The GDX chart (the lower chart) has already broken the bearish trend line from August 2011.
- The break above the bearish trend line which suggests that:
- the Gold Miners GDX is ready to recover and rally more.
We can conclude from the above charts that Gold Miners could soon make a move to the upside, especially if we can see the GDX-to-Gold ratio breaking above the 2007 trend line.
5. GDXJ:GDX Ratio
Large gold producers populate the VanEck Vectors Gold Miners ETF (GDX) while the VanEck Vectors Junior Gold Miners ETF (GDXJ) consists of smaller, more speculative issues. The price ratio of GDXJ over GDX is a barometer of the risk investors are willing to assume when they commit capital to gold stocks:
- a rising ratio denotes an increasing appetite,
- a falling ratio indicates defensiveness.

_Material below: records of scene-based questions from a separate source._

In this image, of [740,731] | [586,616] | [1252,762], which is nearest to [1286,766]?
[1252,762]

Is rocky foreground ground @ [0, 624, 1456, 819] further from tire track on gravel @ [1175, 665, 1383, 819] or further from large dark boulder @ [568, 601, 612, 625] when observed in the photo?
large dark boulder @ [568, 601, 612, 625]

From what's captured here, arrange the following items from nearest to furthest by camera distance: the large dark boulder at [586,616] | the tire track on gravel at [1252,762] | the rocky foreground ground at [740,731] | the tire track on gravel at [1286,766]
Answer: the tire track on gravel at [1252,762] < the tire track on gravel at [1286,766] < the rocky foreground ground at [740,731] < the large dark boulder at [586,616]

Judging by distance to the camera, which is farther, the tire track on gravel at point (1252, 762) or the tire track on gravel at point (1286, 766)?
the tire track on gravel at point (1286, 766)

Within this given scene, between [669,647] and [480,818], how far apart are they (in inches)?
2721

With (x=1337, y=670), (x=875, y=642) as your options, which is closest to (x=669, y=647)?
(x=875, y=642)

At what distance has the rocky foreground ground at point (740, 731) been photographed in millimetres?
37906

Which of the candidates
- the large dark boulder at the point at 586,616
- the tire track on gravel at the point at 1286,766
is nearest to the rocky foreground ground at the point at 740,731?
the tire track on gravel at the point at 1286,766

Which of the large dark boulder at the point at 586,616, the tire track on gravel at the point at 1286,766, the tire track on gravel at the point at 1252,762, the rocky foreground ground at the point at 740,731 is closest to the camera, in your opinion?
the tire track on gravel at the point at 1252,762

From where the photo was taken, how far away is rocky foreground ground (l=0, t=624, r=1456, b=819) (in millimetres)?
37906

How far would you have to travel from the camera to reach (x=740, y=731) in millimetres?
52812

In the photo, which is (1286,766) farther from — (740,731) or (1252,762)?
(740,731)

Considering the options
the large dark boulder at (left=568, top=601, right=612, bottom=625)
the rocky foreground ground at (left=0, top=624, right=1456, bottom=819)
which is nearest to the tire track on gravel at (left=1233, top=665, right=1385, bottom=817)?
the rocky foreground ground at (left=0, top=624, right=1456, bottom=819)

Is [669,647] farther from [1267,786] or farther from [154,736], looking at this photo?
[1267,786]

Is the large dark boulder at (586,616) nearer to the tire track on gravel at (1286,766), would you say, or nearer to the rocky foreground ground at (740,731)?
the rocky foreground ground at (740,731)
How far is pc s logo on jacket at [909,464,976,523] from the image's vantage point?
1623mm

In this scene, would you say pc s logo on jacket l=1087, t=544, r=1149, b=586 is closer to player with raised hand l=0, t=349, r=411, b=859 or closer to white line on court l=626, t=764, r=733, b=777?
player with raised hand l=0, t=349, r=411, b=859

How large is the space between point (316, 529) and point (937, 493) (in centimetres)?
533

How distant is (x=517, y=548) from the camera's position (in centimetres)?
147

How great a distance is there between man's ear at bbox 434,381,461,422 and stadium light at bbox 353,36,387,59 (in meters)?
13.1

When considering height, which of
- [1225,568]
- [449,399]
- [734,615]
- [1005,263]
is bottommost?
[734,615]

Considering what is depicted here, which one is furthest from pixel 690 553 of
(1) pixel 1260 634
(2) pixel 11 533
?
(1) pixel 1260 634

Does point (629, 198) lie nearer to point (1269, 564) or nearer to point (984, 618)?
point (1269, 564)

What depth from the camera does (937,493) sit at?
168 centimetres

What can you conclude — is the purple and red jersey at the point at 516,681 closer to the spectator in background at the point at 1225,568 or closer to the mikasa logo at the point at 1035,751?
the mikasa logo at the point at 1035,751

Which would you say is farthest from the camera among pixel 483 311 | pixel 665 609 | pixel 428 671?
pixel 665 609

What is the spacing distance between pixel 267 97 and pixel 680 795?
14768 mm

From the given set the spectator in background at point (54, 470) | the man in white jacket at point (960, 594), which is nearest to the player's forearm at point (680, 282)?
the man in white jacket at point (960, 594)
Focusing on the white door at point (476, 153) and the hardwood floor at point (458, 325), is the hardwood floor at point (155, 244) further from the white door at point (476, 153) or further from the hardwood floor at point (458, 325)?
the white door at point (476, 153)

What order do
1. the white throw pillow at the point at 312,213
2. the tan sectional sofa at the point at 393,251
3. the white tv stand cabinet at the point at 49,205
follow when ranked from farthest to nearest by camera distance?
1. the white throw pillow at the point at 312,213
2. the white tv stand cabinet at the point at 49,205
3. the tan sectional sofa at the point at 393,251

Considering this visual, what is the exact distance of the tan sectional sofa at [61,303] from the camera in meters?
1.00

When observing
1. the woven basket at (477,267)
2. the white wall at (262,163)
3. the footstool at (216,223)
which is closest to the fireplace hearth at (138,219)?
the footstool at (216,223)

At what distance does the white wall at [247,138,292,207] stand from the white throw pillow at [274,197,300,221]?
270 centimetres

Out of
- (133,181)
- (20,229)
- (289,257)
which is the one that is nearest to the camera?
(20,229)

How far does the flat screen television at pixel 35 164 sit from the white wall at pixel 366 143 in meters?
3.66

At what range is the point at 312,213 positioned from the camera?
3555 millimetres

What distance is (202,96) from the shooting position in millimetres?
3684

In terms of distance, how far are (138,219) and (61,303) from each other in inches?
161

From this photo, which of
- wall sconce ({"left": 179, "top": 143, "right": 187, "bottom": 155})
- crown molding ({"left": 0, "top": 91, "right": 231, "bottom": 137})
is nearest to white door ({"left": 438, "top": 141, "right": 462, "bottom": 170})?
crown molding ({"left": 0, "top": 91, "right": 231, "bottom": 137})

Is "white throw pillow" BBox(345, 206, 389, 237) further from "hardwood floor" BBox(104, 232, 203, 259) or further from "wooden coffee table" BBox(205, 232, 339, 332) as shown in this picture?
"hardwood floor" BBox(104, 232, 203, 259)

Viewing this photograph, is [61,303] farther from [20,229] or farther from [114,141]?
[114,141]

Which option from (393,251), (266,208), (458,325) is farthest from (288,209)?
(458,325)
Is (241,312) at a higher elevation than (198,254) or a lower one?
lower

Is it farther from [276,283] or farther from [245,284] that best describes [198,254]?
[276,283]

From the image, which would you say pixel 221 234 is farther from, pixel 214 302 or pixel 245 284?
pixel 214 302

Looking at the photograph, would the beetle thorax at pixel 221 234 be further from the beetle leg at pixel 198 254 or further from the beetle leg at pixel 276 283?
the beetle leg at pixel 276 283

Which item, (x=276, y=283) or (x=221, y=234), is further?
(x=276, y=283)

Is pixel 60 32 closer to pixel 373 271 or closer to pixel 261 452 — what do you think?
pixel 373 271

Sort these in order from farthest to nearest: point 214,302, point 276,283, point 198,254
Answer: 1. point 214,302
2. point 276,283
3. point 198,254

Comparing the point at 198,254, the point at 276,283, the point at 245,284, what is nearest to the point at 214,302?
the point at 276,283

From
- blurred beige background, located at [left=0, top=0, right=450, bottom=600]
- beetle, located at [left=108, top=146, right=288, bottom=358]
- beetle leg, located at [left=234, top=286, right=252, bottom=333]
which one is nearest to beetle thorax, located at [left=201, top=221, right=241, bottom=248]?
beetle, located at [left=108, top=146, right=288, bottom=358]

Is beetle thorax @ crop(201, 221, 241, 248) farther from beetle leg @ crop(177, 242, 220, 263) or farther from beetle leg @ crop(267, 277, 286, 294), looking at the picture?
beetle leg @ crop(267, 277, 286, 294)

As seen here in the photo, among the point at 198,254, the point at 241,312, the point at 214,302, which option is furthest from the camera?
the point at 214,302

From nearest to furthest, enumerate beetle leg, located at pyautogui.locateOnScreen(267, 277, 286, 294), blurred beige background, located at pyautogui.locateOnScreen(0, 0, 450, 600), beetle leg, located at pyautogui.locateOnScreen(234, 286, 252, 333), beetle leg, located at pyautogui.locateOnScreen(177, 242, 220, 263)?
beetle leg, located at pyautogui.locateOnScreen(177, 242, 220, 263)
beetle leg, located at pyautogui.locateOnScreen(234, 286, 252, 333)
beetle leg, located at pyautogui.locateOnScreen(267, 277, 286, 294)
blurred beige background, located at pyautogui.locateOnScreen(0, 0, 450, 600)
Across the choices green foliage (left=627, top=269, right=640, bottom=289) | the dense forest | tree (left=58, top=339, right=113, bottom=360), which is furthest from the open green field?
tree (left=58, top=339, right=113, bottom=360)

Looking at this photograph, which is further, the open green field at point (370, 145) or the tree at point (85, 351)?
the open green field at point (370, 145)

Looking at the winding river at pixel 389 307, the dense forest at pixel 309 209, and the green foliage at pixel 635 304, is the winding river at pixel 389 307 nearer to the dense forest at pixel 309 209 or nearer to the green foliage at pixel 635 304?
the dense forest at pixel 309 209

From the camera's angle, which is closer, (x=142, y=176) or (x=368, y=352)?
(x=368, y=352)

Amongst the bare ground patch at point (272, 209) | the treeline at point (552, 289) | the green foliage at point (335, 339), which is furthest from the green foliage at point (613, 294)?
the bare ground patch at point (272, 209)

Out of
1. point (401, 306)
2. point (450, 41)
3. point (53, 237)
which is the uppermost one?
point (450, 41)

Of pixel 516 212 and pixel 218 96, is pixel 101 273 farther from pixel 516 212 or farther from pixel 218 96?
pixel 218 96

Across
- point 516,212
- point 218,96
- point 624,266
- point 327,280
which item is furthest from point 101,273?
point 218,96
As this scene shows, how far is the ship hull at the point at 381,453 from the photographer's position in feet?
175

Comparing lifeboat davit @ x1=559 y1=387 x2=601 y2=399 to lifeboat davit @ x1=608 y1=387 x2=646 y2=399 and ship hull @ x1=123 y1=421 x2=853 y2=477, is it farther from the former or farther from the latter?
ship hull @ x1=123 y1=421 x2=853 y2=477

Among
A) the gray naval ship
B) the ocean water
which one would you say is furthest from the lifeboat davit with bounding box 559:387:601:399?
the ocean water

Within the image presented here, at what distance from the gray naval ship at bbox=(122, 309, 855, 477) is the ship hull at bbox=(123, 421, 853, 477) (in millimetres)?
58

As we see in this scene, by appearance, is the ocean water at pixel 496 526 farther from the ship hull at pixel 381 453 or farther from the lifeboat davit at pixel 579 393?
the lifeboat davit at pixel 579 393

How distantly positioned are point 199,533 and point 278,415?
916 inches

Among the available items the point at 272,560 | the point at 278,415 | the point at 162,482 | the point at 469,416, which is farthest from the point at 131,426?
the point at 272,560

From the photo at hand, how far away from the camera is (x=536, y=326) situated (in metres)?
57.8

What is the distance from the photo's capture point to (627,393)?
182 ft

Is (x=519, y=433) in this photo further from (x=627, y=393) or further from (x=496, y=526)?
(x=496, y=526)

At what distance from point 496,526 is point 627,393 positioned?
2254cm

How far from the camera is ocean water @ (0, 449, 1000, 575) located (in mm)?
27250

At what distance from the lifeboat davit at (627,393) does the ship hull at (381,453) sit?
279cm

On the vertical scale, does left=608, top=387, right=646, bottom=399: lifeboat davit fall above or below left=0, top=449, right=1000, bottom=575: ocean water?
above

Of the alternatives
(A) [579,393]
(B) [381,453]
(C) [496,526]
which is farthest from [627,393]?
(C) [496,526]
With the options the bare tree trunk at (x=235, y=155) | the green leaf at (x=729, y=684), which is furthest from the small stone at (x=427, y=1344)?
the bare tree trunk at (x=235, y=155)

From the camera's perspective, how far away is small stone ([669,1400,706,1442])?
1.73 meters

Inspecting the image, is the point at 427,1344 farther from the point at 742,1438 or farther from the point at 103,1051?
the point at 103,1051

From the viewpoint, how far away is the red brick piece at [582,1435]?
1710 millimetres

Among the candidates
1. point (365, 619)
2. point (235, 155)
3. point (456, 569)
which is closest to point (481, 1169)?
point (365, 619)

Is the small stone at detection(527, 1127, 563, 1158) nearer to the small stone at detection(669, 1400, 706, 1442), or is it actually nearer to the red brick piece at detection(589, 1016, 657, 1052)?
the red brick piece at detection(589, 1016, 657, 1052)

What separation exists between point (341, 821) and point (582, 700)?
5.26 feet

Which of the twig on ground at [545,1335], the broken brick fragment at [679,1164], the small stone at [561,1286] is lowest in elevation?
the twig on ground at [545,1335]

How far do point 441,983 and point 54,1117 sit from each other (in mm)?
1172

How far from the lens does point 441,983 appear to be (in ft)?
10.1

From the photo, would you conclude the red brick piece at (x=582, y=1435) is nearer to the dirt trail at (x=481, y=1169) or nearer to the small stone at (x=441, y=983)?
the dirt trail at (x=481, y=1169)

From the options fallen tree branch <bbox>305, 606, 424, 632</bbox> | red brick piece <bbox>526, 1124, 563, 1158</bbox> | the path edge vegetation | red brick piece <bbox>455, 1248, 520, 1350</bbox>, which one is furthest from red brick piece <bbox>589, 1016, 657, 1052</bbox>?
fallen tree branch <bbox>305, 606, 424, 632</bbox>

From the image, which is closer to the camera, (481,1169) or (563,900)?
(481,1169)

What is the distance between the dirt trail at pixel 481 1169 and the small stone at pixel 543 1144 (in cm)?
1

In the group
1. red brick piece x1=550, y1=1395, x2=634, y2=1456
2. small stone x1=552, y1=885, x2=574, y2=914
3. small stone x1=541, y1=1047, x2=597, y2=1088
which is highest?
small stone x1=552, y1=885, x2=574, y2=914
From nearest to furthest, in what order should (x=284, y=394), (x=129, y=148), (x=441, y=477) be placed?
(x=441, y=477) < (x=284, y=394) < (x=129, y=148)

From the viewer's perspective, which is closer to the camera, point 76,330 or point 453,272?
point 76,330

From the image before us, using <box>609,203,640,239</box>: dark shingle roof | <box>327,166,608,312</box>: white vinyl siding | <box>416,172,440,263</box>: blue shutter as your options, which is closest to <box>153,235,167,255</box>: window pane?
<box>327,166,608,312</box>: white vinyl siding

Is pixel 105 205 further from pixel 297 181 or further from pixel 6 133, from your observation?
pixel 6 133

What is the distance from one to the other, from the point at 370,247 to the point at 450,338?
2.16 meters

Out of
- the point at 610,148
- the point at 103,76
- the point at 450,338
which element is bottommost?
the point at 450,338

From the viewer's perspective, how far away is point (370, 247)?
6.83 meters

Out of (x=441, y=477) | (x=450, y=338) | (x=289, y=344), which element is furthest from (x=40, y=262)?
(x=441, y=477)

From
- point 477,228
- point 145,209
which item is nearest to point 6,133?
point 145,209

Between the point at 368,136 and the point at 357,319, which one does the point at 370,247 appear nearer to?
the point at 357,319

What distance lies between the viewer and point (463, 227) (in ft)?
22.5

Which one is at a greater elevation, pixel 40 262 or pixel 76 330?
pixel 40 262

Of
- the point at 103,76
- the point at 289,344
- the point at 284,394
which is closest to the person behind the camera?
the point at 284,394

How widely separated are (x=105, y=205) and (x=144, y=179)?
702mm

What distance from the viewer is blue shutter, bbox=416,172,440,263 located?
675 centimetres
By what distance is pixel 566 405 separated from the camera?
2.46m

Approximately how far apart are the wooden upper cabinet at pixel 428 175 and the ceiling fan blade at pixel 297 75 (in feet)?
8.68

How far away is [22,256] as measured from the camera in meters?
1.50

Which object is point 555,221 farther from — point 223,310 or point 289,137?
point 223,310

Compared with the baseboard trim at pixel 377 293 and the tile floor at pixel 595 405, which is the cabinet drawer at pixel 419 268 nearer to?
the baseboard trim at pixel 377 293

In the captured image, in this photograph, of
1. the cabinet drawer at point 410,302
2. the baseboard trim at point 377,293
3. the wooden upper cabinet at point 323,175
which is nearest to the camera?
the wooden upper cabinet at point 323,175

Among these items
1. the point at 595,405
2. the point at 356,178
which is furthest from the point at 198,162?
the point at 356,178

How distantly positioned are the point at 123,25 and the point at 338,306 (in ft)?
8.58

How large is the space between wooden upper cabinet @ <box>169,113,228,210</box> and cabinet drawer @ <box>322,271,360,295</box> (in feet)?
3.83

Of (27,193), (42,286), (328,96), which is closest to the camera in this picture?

The ratio’s current trend gives some nuance to the chart below.
Until recently, buyers favored larger mining stocks but now the ratio is bouncing off a double bottom at the 1.38 level, indicating renewed interest in more speculative issues. Technically, the ratio is shaping up for a test of 1.58, an area last visited in April 2017.
It pays to have an allocation to gold in your portfolio because:
- when the stock market tanks,
- the dollar tends to tank,
- which means the price of gold tends to go up significantly
- and, by also having exposure to gold stocks, you can more balance to your portfolio. It’s a big reason why you hear gold termed as “portfolio insurance.”
When stock markets are in complete chaos, investors run to gold for safety. The outsized returns you get from the move up in gold soften the blow from the drop in stocks. Depending on your allocation you could actually see nice gains in your portfolio.